I think the vast majority of historians are more dogged and diligent than Bellesiles was on the Arming America project.

I should acknowledge that Bellesiles took up a big topic—gun ownership over all of early America in the centuries from European settlement to the Mexican-American War. He also used a lot of methods, analyzing published sources, correspondence, laws, and those pesky probate records. As I discussed yesterday, the probate records became the crux of this investigation, but there were problems in all areas.

On the one hand, such a broad topic makes an error in a lesser-known detail more understandable. I took that approach with Bellesiles’s statement about the Boston Massacre, quoted a couple of days ago. I happened to have researched the heck out of that event, but I hadn’t delved into the other periods and places and sources Bellesiles claimed to study, so I didn’t want to say all his work was unreliable. But then the pattern built up.

This 2019 interview was remarkable in showing the misrepresentation of sources didn’t stop with that book. It’s carried into the discussion about that book, including the Emory report that everyone can still read for themselves.

Don Carleton said...

I agree, John, I think Bellesiles has some chronic problems with the truth. Surprised he hasn't been tapped for a job in the current administration!

Now I wonder will it EVER be possible to tackle the subject of gun ownership in early America in a dispassionate, evidence-based manner that could be accepted by all sides in the debate?

J. L. Bell said...

Even before Arming America was published, it was caught up in the country's debate over gun ownership, and that debate is far from being dispassionate or evidence-based.

Clayton Cramer published his book Armed America as a direct response to Bellesiles's claims. I'm sure Cramer sees his work as dispassionate and evidence-based, but I doubt everyone agrees. That book came out from Thomas Nelson, which describes itself as "a world leading publisher and provider of Christian content." Gun ownership is a long way from the Sermon on the Mount, showing how the weight attached to that topic has distorted other parts of our discourse.

Saul Cornell has published several books on militia laws, the Second Amendment, and related topics.
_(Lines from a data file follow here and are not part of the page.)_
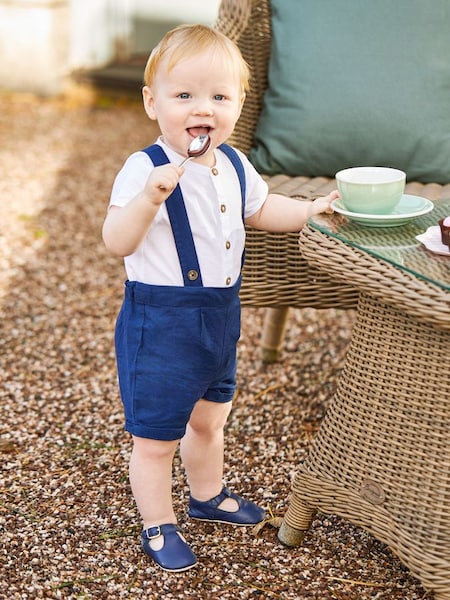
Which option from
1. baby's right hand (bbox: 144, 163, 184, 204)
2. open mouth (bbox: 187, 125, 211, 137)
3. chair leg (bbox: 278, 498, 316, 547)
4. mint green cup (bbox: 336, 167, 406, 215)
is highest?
open mouth (bbox: 187, 125, 211, 137)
I'm sure he too sees his work as evidence-based. One aspect of writing in that field is being drawn into debates over modern laws and court cases, making it almost impossible to argue a historical thesis without considering its modern legal implications.

I know some other scholars are working on questions about guns in early America. It will be a long time before they can publish into a dispassionate public environment, I suspect.